The Macy parade is on NBC, and CBS has there own Parade.


----------



## DBS Commando (Apr 7, 2006)

GrumpyBear said:


> The Macy parade is on NBC, and CBS has there own Parade.


I was wondering why CBS had a parade on at the same time. I guess they want to raise some competition.


----------



## coldmiser (Mar 10, 2007)

DOH! She was thinking of the Rose parade. 

I should have questioned her a little more before posting. 

Sorry!


----------



## DBS Commando (Apr 7, 2006)

coldmiser said:


> DOH! She was thinking of the Rose parade.
> 
> I should have questioned her a little more before posting.
> 
> Sorry!


Yea, thats on New Years Day  (I think)


----------



## razorbackfan (Aug 18, 2002)

Macy's Thanksgiving Day Parade - NBC 9am

Macy's Thanksgiving Day Parade celebrates its 80th Anniversary! First time parade host Meredith Vieira joins veteran Matt Lauer for this spectacular, annual celebration. 

Houston, Texas Thanksgiving Day Parade - KHOU, Ch. 11, at 9 a.m.

6abc Boscov's Thanksgiving Day Parade - WPVI-TV, channel 6, at 8:30 in HD . Hosted by Cecily Tynan and Dave Roberts along with Action News' morning team.

Thanksgiving Day Parade CBS 9am
The 47th annual holiday telecast from New York City is anchored by Hannah Storm and Dave Price.


----------



## normang (Nov 14, 2002)

The Rose Parade on New Years has been on Discovery HD Theater in recent years.


----------



## BillJ (May 5, 2005)

Can't stand to watch on NBC anymore. It's just one big plug for NBC programming. Maybe with the writers' strike no one wrote the promos for the talking heads this year. Could watch with the sound off but that sort of defeats the purpose of watching a parade with a lot of bands in it.


----------



## tnsprin (Mar 16, 2003)

BillJ said:


> Can't stand to watch on NBC anymore. It's just one big plug for NBC programming. Maybe with the writers' strike no one wrote the promos for the talking heads this year. Could watch with the sound off but that sort of defeats the purpose of watching a parade with a lot of bands in it.
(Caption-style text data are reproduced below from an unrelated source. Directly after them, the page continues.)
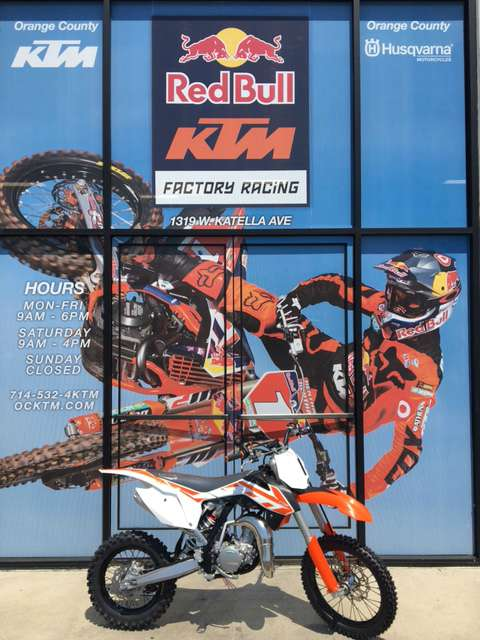 2017 KTM 85 SX 17/14 in Orange, California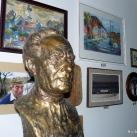 Dr. Kelemen Endre szobra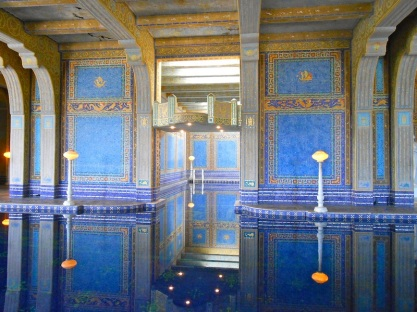 Indoor pool with gold tiles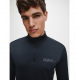 Calvin Klein - 1/2 Zip Long Sleeve T-Shirt Black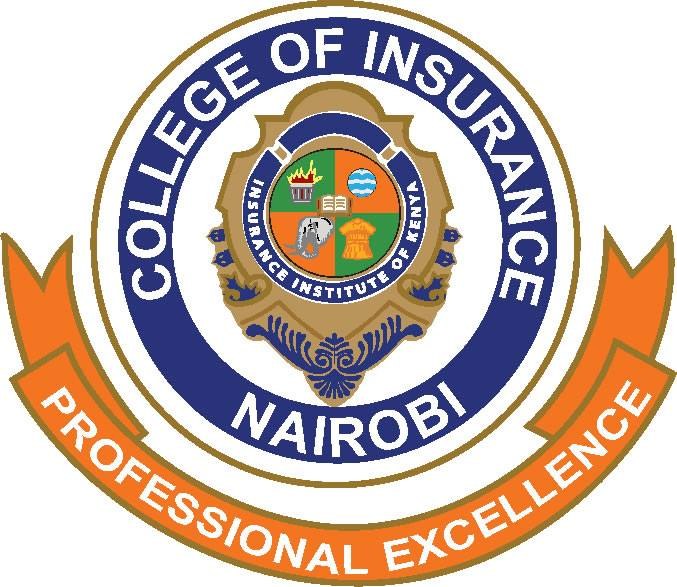 The College of Insurance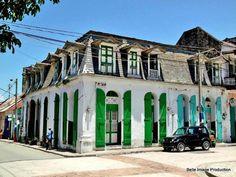 experiencehaiti:    cap-haitien
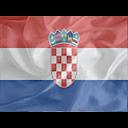Regular Croatia icon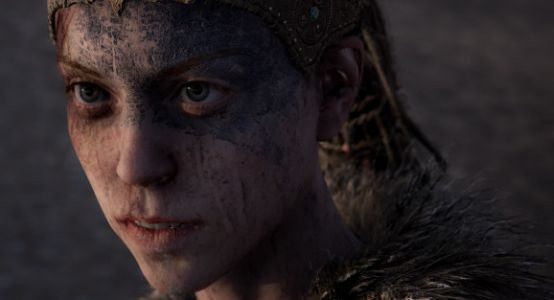 Hellblade wins 'games for impact' at The Game Awards for depicting mental illness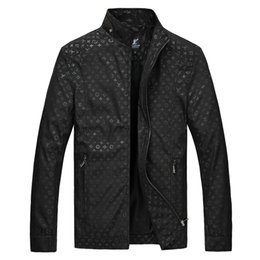 Wholesale 2014 Fashion Winter Louisss Jacket Vuittonnn Men Cotton padded Overcoat Casual Warm Outdoors Thick Outwear Coats Jackets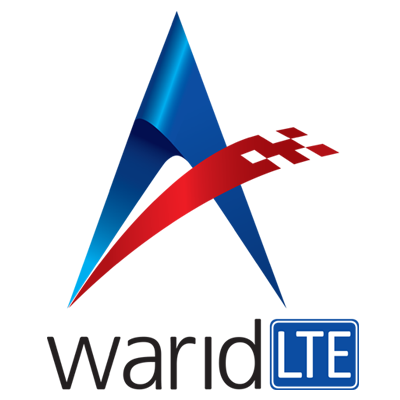 WaridLTE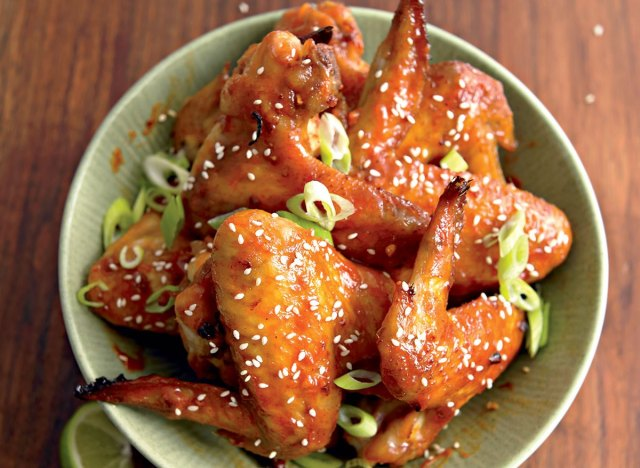 Healthy beijing wings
In NY, at least, it looks like only NBC is carrying the Macy's Thanksgiving parade in HD.


----------



## TBoneit (Jul 27, 2006)

If in the LA area won't the Rose parade be in HD on KTLA?


----------



## normang (Nov 14, 2002)

KTLA usually is the feed for other places that show it..


----------



## BillJ (May 5, 2005)

normang said:


> KTLA usually is the feed for other places that show it..


And if you'd prefer watching the parade to watching commercials and listening to program plugs, KTLA feed is great.


----------



## Paul Secic (Dec 16, 2003)

coldmiser said:


> DOH! She was thinking of the Rose parade.
> 
> I should have questioned her a little more before posting.
> 
> Sorry!


Christmas Parade is on tonight on KTLA from Los Angeles at 5PM.


----------